Interesting writeup. I wonder somewhat what this looks like from the customer side; one downside I've observed with some serverless in the past is that it can introduce up-front latency delays as the system spins up support to handle your spike. I know the CI consensus seems to be that latency matters little in a process that's going to take a long time to run to completion anyway... But I'm also a developer of CI, and that latency is painful during a tight-loop development cycle.
(The good news is that if the spikes are regular, a sufficiently-advanced serverless can "prime the pump" and prep-and-launch instances into surplus compute before the spike since historical data suggests the spike is coming).

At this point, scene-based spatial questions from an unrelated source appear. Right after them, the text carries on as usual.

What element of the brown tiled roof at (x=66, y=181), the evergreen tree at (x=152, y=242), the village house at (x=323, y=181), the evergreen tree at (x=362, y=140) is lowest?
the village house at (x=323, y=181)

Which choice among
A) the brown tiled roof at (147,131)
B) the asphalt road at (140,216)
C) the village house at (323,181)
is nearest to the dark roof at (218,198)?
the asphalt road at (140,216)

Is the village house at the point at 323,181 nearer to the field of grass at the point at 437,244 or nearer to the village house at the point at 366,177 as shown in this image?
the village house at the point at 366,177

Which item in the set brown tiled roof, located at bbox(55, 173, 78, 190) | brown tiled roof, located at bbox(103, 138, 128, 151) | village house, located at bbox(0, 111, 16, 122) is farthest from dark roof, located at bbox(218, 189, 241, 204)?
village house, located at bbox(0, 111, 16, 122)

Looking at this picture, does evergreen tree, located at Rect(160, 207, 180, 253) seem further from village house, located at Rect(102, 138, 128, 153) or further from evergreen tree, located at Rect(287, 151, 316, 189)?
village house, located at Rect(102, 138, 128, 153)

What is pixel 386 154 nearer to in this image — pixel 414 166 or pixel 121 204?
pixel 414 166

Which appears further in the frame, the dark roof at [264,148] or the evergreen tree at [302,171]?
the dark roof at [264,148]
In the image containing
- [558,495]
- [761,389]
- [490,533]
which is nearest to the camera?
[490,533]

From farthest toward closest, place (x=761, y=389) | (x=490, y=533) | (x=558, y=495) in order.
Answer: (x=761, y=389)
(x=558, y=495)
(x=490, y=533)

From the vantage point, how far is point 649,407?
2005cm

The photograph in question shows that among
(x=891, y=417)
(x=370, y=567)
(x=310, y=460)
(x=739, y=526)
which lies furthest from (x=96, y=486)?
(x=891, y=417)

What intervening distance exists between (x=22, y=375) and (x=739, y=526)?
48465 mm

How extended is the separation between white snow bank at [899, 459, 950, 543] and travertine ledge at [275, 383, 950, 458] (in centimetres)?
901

> one downside I've observed with some serverless in the past is that it can introduce up-front latency delays as the system spins up support to handle your spike
[cofounder of blacksmith here]
This is exactly one of the symptoms of running CI on traditional hyperscalers we're setting out to solve. The fundamental requirement for CI is that each job requires its own fresh VM (which is unlike traditional serverless workloads like lambdas). To provision an EC2 instance for a CI job:
- you're contending against general on-demand production workloads (which have a particular demand curve based on, say, the time of day). This can typically imply high variance in instance provisioning times.
- since AWS/GCP/Azure deploy capacity out as spot instances with a guaranteed pre-emption warning, you're also waiting for the pre-emption windows to expire before a VM can be handed to you!